You don't have such an agreement with Amazon.

Regarding your edit: I don't want to vote for anything. I'm simply pointing out that there is a (real-life!) agreement, and a party (slock.it et al.) not holding themselves to that agreement, and that I'd enjoy seeing that played out in court, where it belongs.


> "f* the government, in code we trust"

I never decided that.

The idea of distributed investments and unstoppable tools that are distributed isn't about "f* the government" or anarchism; it's about not letting anyone other than a consensus of ourselves manipulate us.

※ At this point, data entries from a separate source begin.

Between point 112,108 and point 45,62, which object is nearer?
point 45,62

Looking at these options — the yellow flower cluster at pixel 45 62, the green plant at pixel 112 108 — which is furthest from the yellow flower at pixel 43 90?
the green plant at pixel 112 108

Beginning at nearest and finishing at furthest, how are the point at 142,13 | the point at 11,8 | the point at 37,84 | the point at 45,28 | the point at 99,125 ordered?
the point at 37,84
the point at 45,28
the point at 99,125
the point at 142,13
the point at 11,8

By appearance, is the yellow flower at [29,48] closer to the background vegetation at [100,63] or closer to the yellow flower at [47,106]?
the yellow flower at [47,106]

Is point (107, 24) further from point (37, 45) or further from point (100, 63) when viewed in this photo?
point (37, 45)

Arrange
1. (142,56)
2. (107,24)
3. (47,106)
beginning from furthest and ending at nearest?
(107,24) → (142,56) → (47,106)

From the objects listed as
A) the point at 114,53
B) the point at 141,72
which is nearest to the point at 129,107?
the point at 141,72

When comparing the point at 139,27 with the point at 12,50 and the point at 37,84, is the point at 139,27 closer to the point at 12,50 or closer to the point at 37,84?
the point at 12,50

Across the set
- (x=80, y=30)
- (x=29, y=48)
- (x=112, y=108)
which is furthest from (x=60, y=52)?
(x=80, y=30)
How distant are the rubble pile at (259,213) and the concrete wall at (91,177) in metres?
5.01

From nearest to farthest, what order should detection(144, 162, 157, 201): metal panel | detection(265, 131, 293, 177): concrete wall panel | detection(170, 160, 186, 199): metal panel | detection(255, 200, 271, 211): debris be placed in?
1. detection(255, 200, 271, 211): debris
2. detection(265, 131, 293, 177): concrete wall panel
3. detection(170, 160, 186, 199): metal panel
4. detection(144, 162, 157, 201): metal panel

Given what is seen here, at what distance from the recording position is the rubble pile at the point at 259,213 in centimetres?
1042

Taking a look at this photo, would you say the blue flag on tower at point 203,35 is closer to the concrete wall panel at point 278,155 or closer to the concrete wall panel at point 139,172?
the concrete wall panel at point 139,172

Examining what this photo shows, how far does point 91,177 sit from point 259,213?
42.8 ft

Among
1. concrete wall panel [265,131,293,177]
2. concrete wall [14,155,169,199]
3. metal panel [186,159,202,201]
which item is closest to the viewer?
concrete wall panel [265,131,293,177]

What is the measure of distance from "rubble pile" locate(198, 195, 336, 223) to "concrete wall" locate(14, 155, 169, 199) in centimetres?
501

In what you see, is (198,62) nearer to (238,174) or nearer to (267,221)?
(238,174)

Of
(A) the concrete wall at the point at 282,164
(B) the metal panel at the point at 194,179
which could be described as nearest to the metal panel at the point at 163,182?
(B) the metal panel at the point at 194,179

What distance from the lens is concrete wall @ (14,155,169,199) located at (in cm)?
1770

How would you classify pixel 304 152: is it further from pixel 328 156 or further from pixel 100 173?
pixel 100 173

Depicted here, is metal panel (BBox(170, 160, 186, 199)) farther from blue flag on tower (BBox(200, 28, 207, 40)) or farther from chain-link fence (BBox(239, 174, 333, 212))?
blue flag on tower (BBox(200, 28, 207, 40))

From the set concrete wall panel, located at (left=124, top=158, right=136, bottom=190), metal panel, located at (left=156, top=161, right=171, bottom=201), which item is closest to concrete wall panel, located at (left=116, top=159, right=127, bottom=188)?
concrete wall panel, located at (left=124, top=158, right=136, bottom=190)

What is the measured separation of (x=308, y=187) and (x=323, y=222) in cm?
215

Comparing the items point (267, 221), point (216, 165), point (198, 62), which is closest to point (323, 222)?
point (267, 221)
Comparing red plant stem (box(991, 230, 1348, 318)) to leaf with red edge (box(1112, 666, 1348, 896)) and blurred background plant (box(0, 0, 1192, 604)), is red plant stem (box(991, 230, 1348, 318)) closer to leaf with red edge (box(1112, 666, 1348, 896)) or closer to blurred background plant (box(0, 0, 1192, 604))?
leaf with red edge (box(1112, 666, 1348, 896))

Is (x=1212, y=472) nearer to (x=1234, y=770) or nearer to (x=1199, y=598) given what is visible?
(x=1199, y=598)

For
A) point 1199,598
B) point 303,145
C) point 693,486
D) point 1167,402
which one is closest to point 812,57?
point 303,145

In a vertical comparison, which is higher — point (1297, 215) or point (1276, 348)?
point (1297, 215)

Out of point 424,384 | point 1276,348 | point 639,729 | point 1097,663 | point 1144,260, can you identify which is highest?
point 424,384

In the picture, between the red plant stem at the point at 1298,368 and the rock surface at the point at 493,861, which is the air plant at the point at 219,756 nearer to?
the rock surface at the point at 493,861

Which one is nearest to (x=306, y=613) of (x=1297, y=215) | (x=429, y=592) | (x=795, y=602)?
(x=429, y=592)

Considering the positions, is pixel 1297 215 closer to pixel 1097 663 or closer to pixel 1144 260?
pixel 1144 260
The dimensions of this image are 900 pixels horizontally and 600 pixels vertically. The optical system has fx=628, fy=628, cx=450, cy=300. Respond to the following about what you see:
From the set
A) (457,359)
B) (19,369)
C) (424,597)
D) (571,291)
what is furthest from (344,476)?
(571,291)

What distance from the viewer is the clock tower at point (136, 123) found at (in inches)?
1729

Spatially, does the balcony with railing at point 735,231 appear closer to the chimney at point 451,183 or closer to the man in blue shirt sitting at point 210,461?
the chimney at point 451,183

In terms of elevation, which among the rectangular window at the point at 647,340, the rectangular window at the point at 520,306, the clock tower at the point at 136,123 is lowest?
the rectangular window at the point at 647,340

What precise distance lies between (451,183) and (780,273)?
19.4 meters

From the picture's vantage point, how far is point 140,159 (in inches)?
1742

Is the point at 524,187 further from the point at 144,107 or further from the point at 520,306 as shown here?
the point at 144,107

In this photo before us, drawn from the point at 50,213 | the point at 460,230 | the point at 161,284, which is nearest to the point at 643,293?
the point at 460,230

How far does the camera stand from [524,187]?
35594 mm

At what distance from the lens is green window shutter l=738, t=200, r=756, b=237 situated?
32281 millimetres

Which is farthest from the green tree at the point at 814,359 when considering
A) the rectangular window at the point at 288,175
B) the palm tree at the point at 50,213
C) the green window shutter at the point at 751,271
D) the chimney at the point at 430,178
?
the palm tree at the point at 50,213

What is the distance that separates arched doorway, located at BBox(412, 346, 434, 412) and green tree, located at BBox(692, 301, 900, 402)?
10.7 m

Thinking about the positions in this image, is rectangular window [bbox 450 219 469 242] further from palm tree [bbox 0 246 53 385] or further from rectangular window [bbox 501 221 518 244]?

> I'm simply pointing out that there is a contract, and a party not holding themselves to that contract, and that I'd enjoy seeing that played out in court, where it belongs.

The point is, if we disagree, what can you do, if you don't have any interest or control over this (hint: nothing)?


You didn't invest in a "distributed investment and unstoppable tool that is distributed", you invested in a partnership with the DAO code explicitly stated as the (potentially legally binding) operating document. If you didn't share the values and conditions in that contract, you probably shouldn't have joined the DAO/partnership.

Regarding your last paragraph: I'm not sure why you're attacking me personally here.


I do share the values of The DAO, which is why I'm happy that things are being handled exactly how I would have wanted them to. I'm not sure where the confusion is arising from. I'm talking about next steps.

> I'm not sure why you're attacking me personally here.

Are you sure you're replying to the right person?


Nope. There is a thing called Terms of Service [1] that is in place for that very reason.